Findings of Fact: Upon the basis of all the evidence presented, it is found:

(1) That the respondent is an alien, a native of Scotland, a citizen of Canada;

(2) That the respondent last entered the United States at the port of Buffalo, N.Y., on October 20, 1936, upon her presentation of a return permit;

(3) That the respondent was admitted to the Gowanda State Hospital, Gowanda, N.Y., as an insane patient on October 12, 1940, where she was confined until January 22, 1943, when she was transferred to the Buffalo State Hospital, Buffalo, N.Y., where she is now an inmate; and from October 12, 1940, through October 20, 1941, was a public charge of the State of New York.

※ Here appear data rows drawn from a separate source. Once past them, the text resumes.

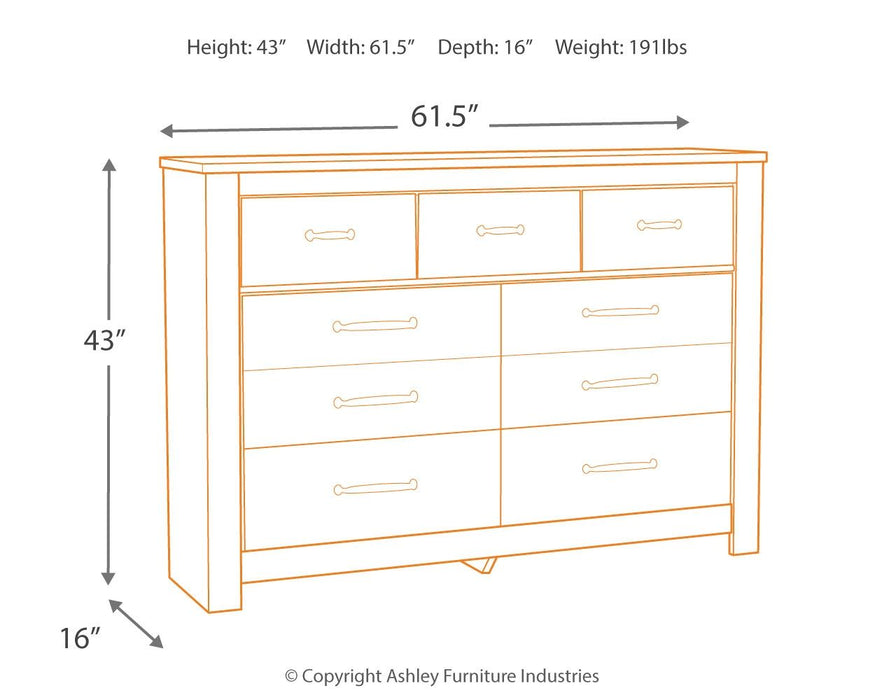 Height: 43”   Width: 61.5”   Depth: 16”   Weight: 191lbs

61.5”

43”

16”

© Copyright Ashley Furniture Industries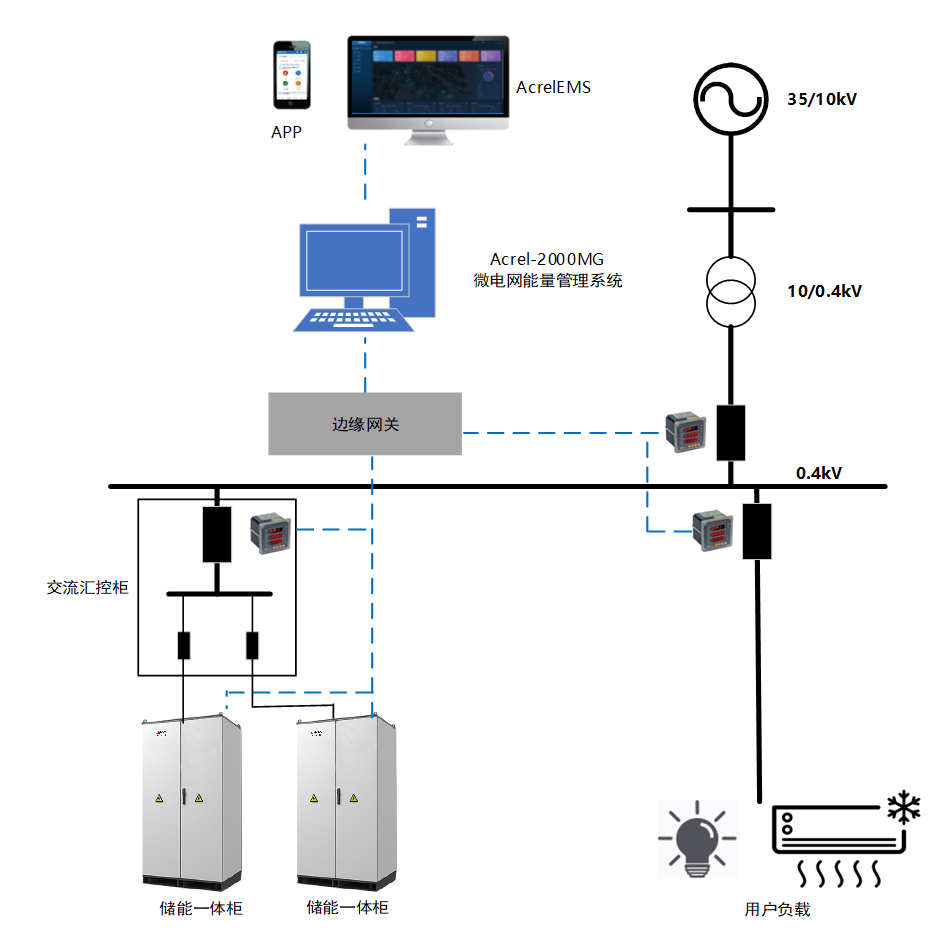 APP

AcrelEMS

35/10kV

Acrel-2000MG
微电网能量管理系统

10/0.4kV

边缘网关

0.4kV

交流汇控柜

储能一体柜

储能一体柜

用户负载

(4) That the laws of New York State provide certain procedures and limitations relative to the liability for costs, maintenance and care for mentally ill residents of that State who are poor and indigent;

(5) That the causes of the respondent's mental condition did not arise subsequent to her entry into the United States;

(6) That at the time of respondent's last entry into the United States she was a person of constitutional psychopathic inferiority and general mental instability;

(7) That the respondent was not taken into custody or the warrant served upon her in this proceeding within 5 years of her last entry into the United States.
Conclusions of Law: Upon the basis of the foregoing findings of fact, it is concluded:

(1) That under section 19 of the Immigration Act of February 5, 1917, respondent is subject to deportation on the ground that she became a public charge within 5 years after her entry into the United States from causes not affirmatively shown to have arisen subsequent thereto;

(2) That under sections 3 and 19 of the Immigration Act of February 5, 1917, the respondent is not subject to deportation on the ground that she was a person of constitutional psychopathic inferiority at the time of entry into the United States;

(3) That under section 20 of the Immigration Act of February 5, 1917, the respondent is deportable to Canada, if practicable, otherwise to the United Kingdom, at Government expense.
Other Factors: Judicial notice is taken of the fact that the record contains information that Canada has denied consent for the alien's return to that country.

Order: It is ordered that the alien be deported to the United Kingdom at Government expense on the first charge as stated in the warrant of arrest.

It is further ordered, That the alien be provided with special care and attention during the ocean voyage.